Я показушно-настойчиво ревела еще неделю, но мама была непреклонна.
Спасение пришло с неожиданной стороны – из танцевального кружка. Два раза в неделю я ходила в Дом культуры на занятия по танцам. На одном из занятий в зал заглянула директор ДК и поманила к себе преподавателя.
– Продолжайте, – сказала нам Василиса Ивановна через плечо и вышла, отбивая такт ладонями.
Из-за незапертой двери доносился ее голос:
– Старшие на гастролях… Таких маленьких… Показать нечего… Какие «Снежинки» летом…
Директор тихо отвечала что-то успокаивающе-завораживающее, и Василиса Ивановна сдалась.
Через минуту она вернулась и похлопала в ладоши, привлекая наше внимание. Брякнула последними аккордами на пианино бабушка-аккомпаниаторша в черном.
– Дети! Вы, наверное, знаете, через неделю в Кокчетав приезжает президент Союза Советских Социалистических Республик Михаил Сергеевич Горбачёв.
Мы с азартом закивали.
– Нашей группе поручили встретить президента танцем. С завтрашнего дня будем репетировать каждый день.
Следующую неделю мы провели в душном зале ДК, тысячу раз повторяя свой незамысловатый танец. Нас отпускали только в школу, а после выдачи табелей успеваемости пришлось репетировать целыми днями. Родители возмущались, но послушно носили нам обеды – супы и котлеты с гречкой, уложенные в стеклянные банки и замотанные для тепла полотенцем.
Конец мая был привычно нежарким и ветреным.

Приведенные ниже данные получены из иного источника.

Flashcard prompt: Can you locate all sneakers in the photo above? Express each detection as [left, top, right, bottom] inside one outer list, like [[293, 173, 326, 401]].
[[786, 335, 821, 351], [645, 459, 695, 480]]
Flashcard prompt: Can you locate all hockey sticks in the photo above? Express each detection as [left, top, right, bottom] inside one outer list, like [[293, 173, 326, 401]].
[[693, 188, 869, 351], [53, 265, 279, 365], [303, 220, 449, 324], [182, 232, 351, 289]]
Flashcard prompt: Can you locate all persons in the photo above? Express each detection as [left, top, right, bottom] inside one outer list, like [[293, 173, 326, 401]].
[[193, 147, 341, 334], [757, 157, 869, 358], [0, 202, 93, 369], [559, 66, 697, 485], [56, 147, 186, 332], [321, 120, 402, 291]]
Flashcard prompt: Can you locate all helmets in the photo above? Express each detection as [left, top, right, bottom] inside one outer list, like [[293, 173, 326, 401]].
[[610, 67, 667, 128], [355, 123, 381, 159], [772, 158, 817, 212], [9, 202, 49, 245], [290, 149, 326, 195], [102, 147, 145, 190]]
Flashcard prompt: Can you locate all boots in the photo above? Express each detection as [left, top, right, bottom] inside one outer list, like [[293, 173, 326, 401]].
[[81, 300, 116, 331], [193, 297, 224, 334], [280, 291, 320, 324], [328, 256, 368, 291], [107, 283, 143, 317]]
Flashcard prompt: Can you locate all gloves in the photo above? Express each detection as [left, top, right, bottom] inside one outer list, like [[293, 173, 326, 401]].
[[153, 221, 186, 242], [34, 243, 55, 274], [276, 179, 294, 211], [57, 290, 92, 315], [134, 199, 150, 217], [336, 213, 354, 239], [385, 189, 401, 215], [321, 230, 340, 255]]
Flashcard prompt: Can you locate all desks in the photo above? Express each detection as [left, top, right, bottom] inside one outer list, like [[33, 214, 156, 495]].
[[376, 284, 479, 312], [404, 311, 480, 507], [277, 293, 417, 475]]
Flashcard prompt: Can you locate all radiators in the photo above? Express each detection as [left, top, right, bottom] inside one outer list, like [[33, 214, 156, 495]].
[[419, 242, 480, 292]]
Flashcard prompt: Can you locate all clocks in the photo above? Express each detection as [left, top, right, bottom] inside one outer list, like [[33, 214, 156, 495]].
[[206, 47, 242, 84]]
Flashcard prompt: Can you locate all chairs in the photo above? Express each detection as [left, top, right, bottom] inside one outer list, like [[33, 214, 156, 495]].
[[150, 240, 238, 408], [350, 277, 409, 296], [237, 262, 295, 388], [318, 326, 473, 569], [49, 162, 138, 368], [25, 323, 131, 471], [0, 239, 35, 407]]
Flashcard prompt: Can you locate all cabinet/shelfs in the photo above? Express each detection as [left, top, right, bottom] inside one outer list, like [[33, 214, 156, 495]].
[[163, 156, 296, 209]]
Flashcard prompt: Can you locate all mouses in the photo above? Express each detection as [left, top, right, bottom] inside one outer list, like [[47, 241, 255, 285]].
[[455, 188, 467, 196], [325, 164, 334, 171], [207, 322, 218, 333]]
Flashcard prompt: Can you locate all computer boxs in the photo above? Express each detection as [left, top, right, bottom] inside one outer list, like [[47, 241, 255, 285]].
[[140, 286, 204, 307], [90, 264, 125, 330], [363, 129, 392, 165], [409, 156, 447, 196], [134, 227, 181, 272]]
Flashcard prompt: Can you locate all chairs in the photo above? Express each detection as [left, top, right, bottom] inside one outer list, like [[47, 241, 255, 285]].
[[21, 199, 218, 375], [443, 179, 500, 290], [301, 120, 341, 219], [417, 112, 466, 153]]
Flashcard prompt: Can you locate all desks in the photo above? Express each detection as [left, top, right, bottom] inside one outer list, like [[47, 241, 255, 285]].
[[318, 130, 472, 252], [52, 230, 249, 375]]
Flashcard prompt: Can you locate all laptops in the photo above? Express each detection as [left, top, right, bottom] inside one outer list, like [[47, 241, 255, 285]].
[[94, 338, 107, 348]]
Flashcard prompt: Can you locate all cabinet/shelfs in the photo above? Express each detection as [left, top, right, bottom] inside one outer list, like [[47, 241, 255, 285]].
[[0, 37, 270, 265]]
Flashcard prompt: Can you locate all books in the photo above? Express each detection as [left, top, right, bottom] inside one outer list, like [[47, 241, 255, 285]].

Ветер носил белый пух, приятно щекотавший лицо. Лесопосадки за городом и посадки в Кокчетаве были почти сплошь тополиные. Они защищали поля и город от жестокого степного ветра. Пуха созревало столько, что он лежал в городе сугробами. Мы кидали в «сугробы» спички. Чей прогорит дольше всех, тот и выиграл. Огонь ярко пылал в «сугробах» высотой до колена и стыдливо расходился-догорал маленьким пламенем по пушку, приклеенному к земле.
За день до приезда Горбачёва на центральной площади устроили генеральную репетицию.